• Activities:
1. Print the portion of the passage on breast cancer clinical trials starting with "Dr. Patricia DeFusco, a" and going on through "TRIALS. . . .".
2. Proceed with the passage on breast cancer clinical trials, picking up immediately after its last sentence.

[[ Document segment open ]]

The Hartford HealthCare Cancer Institute, through its charter membership in the Memorial Sloan Kettering Alliance, now offers clinical trials to cancer patients who might benefit from new treatments still under study before their widespread use.

Dr. Patricia DeFusco, a breast surgeon at the Institute, discusses two new research studies available to breast cancer patients in this edition of “Medical Rounds”:

Q. THERE ARE TWO NEW CLINICAL TRIALS FOR BREAST CANCER PATIENTS UNDERWAY AT HARTFORD HEALTHCARE THROUGH MSK. TELL US ABOUT THOSE TRIALS. . . .
A. PALLAS is a trial in women with estrogen receptor positive (ER+) breast cancer who have completed standard therapy: surgery +/- radiation +/- chemotherapy; patients are randomly assigned to either standard endocrine therapy or standard endocrine therapy and a drug called IBRANCE or palbociclib; this drug interferes in cell division and has been found to be very effective in women with ER+ advanced breast cancer; it is hoped that its use in the postoperative will further reduce the systemic recurrence of breast cancer.

The second trial is for triple negative breast cancer (TNBC): these breast cancers lack estrogen and progesterone receptors and the HER2 protein; thus there are no specific targets on the cancer cell to direct treatment against and the only treatment option for these patients is the use of chemotherapy. Investigators at MSK and other sites have demonstrated that up to 50% of these cancers carry a protein called the androgen receptor. It may be possible to target this protein if it is present. This trial is in women with TNBC who have completed their standard therapy: surgery +/- radiation therapy and usually + chemotherapy. If their breast cancer tests + for the androgen receptor, they will receive a drug called enzalutamide. This drug blocks the androgen receptor and it is hoped that we can assess safety and tolerability in women and possibly fewer breast cancer recurrences.

[[ Document segment closed ]]
[[ Supplied records open ]]

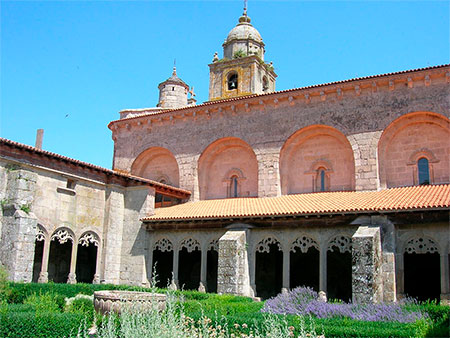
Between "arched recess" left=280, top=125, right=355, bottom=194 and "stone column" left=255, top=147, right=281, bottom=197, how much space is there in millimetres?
315

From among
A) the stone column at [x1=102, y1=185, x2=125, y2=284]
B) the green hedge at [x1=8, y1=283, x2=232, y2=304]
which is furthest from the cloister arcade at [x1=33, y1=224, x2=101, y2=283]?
the green hedge at [x1=8, y1=283, x2=232, y2=304]

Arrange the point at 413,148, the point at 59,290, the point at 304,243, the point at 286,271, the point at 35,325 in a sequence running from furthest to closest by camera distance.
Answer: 1. the point at 413,148
2. the point at 304,243
3. the point at 286,271
4. the point at 59,290
5. the point at 35,325

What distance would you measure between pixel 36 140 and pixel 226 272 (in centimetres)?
1020

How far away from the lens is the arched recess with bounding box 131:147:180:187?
22.1 meters

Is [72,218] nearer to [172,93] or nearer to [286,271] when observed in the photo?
[286,271]

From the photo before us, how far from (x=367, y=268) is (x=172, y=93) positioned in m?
20.6

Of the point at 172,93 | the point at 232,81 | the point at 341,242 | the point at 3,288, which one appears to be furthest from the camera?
the point at 172,93

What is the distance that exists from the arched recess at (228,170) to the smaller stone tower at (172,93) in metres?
10.3

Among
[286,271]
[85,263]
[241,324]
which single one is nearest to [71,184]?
[85,263]

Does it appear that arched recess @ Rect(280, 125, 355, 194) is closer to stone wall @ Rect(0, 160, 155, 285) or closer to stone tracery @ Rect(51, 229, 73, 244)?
stone wall @ Rect(0, 160, 155, 285)

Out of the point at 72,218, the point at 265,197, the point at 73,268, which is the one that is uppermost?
the point at 265,197

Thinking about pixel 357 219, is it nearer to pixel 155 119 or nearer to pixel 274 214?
pixel 274 214

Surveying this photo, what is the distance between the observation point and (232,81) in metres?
26.5

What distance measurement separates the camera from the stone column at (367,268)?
43.3ft
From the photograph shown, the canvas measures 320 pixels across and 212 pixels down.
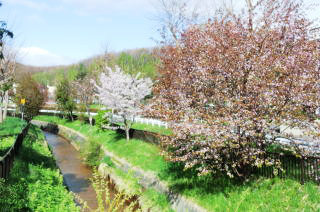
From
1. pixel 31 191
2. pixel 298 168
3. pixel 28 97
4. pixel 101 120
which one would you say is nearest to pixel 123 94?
pixel 101 120

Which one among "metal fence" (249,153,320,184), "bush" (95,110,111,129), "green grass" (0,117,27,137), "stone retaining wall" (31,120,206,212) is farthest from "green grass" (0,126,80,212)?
"bush" (95,110,111,129)

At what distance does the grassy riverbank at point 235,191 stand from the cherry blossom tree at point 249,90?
36.0 inches

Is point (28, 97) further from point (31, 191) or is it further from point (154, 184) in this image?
point (31, 191)

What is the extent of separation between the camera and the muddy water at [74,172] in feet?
50.5

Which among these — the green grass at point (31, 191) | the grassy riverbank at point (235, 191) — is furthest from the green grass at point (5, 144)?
the grassy riverbank at point (235, 191)

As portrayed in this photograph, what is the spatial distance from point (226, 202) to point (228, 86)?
4218mm

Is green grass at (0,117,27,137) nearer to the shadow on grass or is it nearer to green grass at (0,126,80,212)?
green grass at (0,126,80,212)

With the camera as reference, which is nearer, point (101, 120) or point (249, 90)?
point (249, 90)

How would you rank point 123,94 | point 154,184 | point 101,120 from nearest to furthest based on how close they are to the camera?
1. point 154,184
2. point 123,94
3. point 101,120

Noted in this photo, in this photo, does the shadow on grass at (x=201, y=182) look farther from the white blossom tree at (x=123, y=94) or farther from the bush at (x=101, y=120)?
the bush at (x=101, y=120)

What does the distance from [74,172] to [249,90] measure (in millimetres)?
15145

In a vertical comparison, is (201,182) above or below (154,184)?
above

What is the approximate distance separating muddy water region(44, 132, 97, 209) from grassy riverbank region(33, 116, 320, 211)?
11.4ft

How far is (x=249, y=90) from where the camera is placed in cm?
966
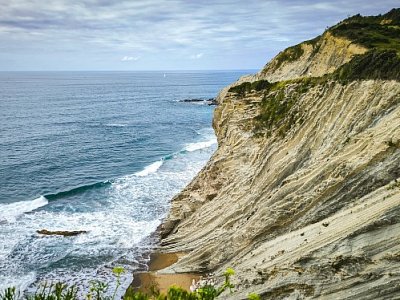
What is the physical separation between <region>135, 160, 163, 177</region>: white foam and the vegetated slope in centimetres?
1701

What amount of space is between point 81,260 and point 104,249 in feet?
7.02

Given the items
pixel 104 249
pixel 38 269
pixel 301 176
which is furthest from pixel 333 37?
pixel 38 269

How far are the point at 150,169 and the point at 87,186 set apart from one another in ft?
31.8

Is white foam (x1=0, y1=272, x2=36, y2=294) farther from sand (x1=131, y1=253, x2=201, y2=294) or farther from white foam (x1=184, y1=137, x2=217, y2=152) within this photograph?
white foam (x1=184, y1=137, x2=217, y2=152)

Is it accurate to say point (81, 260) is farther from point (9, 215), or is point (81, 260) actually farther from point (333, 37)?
point (333, 37)

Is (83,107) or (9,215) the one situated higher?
(83,107)

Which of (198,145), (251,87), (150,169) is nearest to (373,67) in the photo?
(251,87)

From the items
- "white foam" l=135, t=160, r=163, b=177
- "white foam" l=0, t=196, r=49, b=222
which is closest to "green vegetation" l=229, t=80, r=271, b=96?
"white foam" l=135, t=160, r=163, b=177

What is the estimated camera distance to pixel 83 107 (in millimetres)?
113312

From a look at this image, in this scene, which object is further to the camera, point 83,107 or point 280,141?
point 83,107

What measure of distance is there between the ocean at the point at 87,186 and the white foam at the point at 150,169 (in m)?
0.14

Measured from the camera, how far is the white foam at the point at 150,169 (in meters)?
53.4

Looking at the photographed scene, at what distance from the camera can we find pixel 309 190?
22266mm

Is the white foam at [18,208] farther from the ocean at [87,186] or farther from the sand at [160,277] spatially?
the sand at [160,277]
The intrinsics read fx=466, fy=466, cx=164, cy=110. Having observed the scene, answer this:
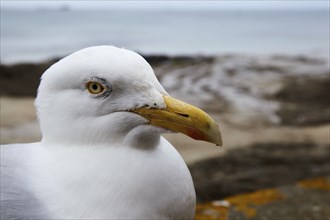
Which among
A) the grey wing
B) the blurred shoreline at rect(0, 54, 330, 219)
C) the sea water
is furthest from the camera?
the sea water

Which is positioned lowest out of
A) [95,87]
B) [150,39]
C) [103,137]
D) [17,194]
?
[150,39]

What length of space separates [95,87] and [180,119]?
313 millimetres

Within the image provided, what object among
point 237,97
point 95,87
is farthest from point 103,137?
point 237,97

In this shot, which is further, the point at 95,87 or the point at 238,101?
the point at 238,101

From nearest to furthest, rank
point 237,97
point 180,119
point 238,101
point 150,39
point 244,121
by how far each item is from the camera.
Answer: point 180,119 < point 244,121 < point 238,101 < point 237,97 < point 150,39

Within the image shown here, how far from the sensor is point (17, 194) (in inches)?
64.1

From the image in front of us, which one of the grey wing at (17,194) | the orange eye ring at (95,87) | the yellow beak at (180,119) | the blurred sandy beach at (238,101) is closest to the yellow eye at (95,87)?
the orange eye ring at (95,87)

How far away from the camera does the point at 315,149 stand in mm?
4652

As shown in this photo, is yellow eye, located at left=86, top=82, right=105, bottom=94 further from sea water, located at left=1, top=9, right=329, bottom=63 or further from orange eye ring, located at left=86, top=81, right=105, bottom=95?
sea water, located at left=1, top=9, right=329, bottom=63

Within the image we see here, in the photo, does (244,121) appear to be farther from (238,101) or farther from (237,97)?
(237,97)

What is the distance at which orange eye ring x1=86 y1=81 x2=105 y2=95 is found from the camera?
160cm

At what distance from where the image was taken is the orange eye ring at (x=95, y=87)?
1.60m

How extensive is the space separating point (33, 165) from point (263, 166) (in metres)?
2.87

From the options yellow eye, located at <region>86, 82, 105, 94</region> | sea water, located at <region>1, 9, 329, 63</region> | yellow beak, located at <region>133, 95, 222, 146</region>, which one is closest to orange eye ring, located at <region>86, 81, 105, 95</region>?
yellow eye, located at <region>86, 82, 105, 94</region>
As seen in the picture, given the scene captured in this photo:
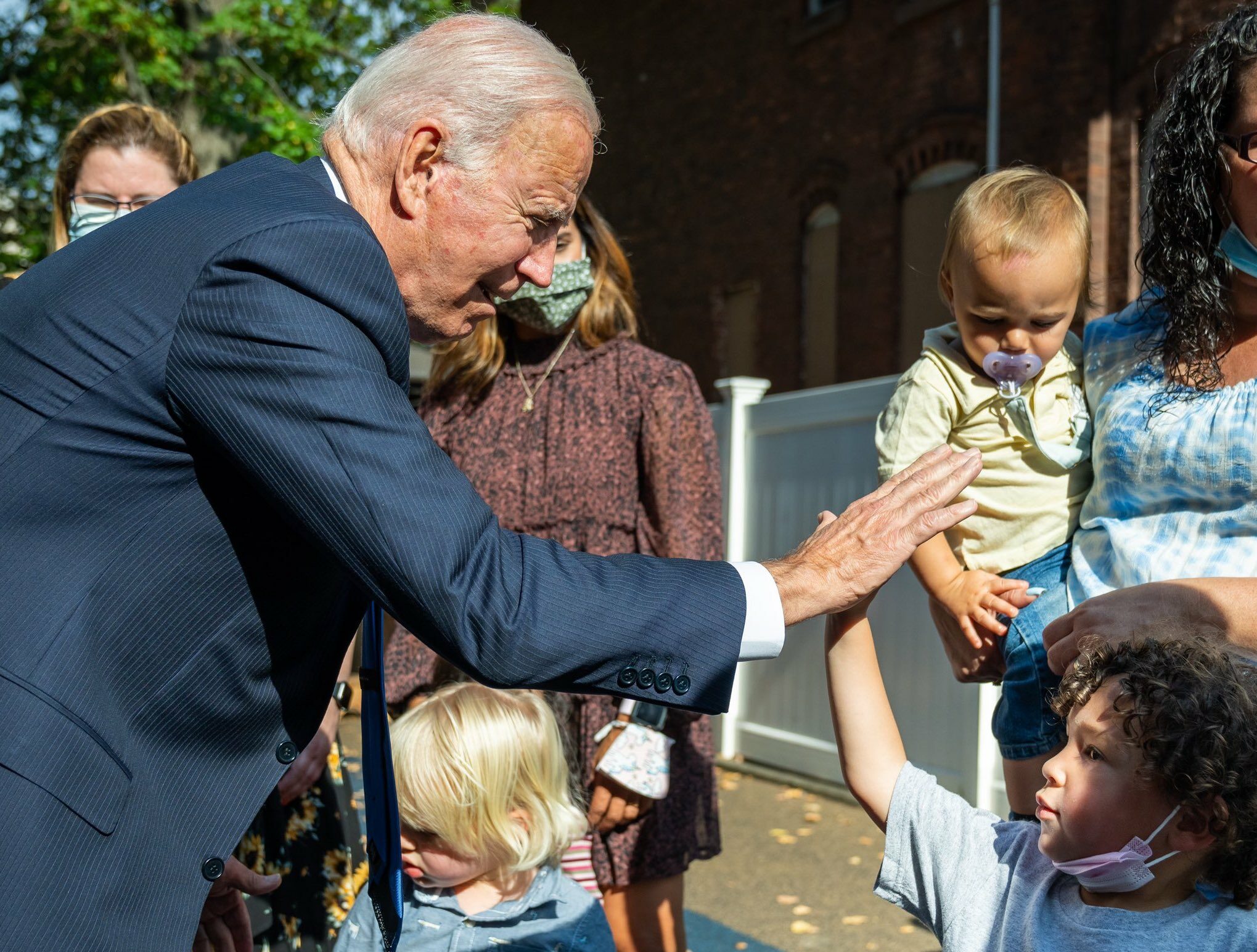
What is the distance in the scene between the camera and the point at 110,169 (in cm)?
329

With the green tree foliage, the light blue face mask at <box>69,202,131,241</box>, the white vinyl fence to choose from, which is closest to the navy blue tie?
the light blue face mask at <box>69,202,131,241</box>

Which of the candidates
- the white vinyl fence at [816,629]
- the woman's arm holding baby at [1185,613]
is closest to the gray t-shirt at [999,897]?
the woman's arm holding baby at [1185,613]

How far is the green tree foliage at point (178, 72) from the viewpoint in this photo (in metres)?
11.7

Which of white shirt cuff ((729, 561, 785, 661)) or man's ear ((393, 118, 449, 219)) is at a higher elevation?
man's ear ((393, 118, 449, 219))

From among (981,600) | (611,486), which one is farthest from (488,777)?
(981,600)

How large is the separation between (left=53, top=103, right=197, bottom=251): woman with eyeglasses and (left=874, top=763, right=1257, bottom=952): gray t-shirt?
2.38 metres

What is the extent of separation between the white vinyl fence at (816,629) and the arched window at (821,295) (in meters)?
6.36

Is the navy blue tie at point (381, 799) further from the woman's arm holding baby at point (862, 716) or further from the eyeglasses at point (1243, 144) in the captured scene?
the eyeglasses at point (1243, 144)

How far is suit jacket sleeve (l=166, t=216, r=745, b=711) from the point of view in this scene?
1574 millimetres

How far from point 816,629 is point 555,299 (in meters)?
4.50

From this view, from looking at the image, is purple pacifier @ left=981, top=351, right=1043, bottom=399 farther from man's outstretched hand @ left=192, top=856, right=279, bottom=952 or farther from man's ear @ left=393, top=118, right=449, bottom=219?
man's outstretched hand @ left=192, top=856, right=279, bottom=952

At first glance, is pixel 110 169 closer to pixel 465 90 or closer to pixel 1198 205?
pixel 465 90

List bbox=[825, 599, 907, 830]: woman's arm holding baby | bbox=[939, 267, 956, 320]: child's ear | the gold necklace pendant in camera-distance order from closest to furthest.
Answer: bbox=[825, 599, 907, 830]: woman's arm holding baby
bbox=[939, 267, 956, 320]: child's ear
the gold necklace pendant

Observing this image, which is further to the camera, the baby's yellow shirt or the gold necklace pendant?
the gold necklace pendant
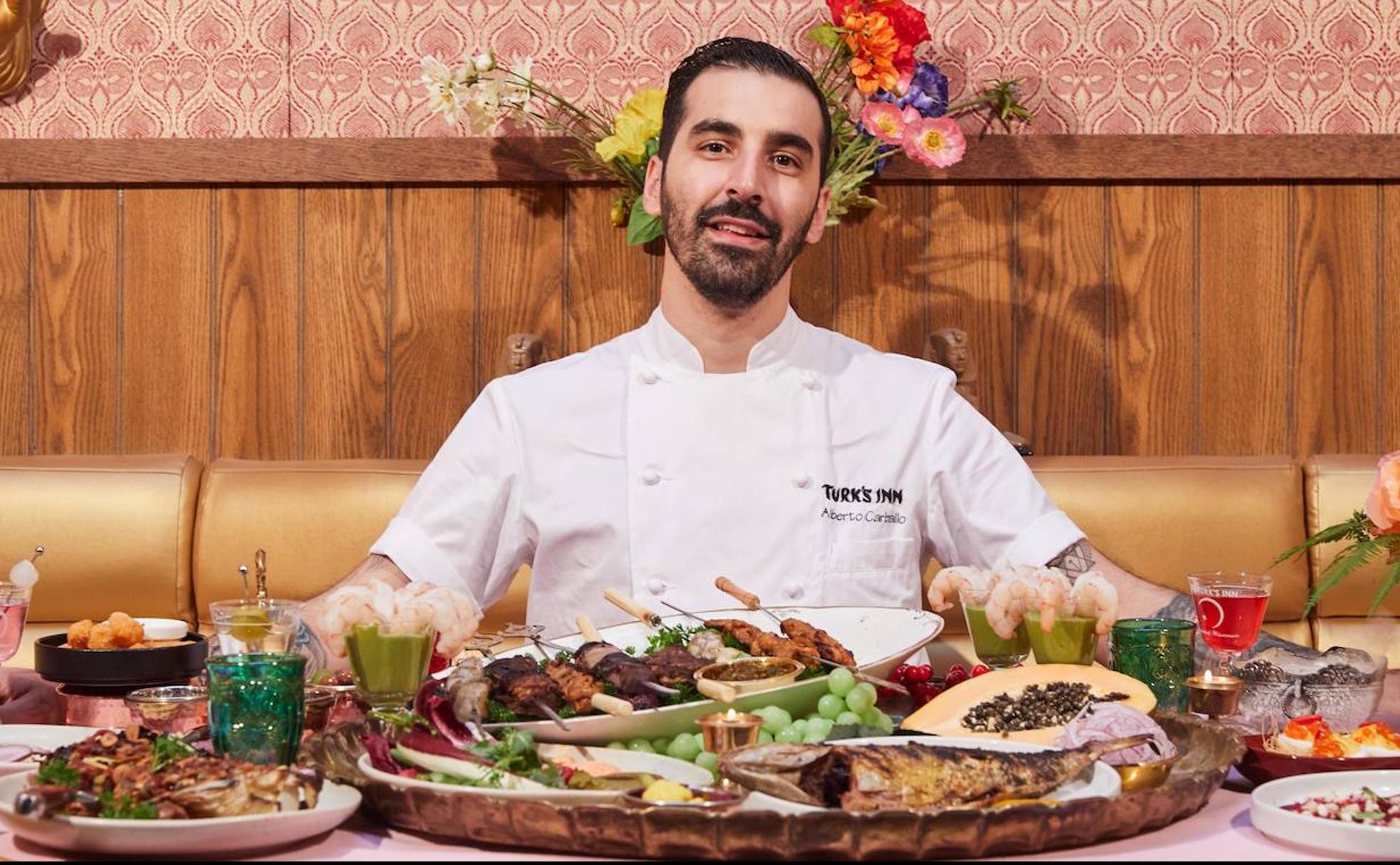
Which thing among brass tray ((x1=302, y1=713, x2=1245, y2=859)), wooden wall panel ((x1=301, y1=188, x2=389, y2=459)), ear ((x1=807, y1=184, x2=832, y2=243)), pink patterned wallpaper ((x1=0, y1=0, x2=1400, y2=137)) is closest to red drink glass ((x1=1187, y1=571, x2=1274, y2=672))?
brass tray ((x1=302, y1=713, x2=1245, y2=859))

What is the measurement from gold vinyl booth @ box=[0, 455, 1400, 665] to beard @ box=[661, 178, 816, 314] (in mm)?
997

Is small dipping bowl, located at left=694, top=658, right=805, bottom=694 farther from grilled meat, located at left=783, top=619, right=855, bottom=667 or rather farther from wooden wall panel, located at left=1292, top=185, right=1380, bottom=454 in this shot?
wooden wall panel, located at left=1292, top=185, right=1380, bottom=454

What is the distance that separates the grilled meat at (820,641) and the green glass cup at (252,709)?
551mm

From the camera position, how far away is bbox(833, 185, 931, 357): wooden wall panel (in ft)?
12.2

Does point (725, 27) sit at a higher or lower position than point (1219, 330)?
higher

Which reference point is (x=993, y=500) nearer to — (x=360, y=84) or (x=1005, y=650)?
(x=1005, y=650)

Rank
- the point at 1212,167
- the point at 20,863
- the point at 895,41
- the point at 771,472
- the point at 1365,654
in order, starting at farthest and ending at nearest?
the point at 1212,167, the point at 895,41, the point at 771,472, the point at 1365,654, the point at 20,863

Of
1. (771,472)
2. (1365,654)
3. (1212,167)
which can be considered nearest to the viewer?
(1365,654)

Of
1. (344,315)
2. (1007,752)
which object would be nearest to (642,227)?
(344,315)

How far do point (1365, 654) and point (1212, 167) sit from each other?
2348 mm

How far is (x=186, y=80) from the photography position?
376 cm

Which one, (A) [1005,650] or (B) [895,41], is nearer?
(A) [1005,650]

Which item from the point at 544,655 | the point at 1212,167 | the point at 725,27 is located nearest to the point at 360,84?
the point at 725,27

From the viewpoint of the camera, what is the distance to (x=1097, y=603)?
64.6 inches
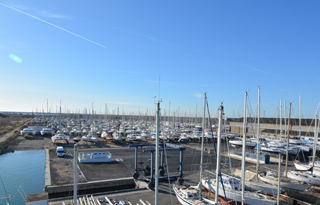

[[ Supplied records closed ]]

• Answers given:
1.
Dr. Patricia DeFusco, a breast surgeon at the Institute, discusses two new research studies available to breast cancer patients in this edition of “Medical Rounds”:

Q. THERE ARE TWO NEW CLINICAL TRIALS FOR BREAST CANCER PATIENTS UNDERWAY AT HARTFORD HEALTHCARE THROUGH MSK. TELL US ABOUT THOSE TRIALS. . . .

2.
Q. WHY ARE CLINICAL TRIALS SO IMPORTANT?
A.  Clinical trials are studies that test new drugs or other improvements in caring for people with cancer.  Patients in Connecticut may benefit because they will have access to experimental treatments only at a clinical trial center such as MSK.

Clinical trials give patients the opportunity to potentially receive the newest, most leading-edge therapies and participate in advancing the care of future generations of cancer patients. Clinical trials are not just for patients with advanced disease.

Expanding MSK’s clinical trials also speeds up data collection so that investigational therapies can become approved faster and made available to more patients.

Q. HOW QUICKLY DOES THIS RESEARCH MOVE CANCER CARE AHEAD?
A.  On average — it would take five to seven years for the drugs tested in clinical trials to become available to the community if the drugs are indeed found to be effective in the clinical trial.  Speeding that up means better care to more people in the community.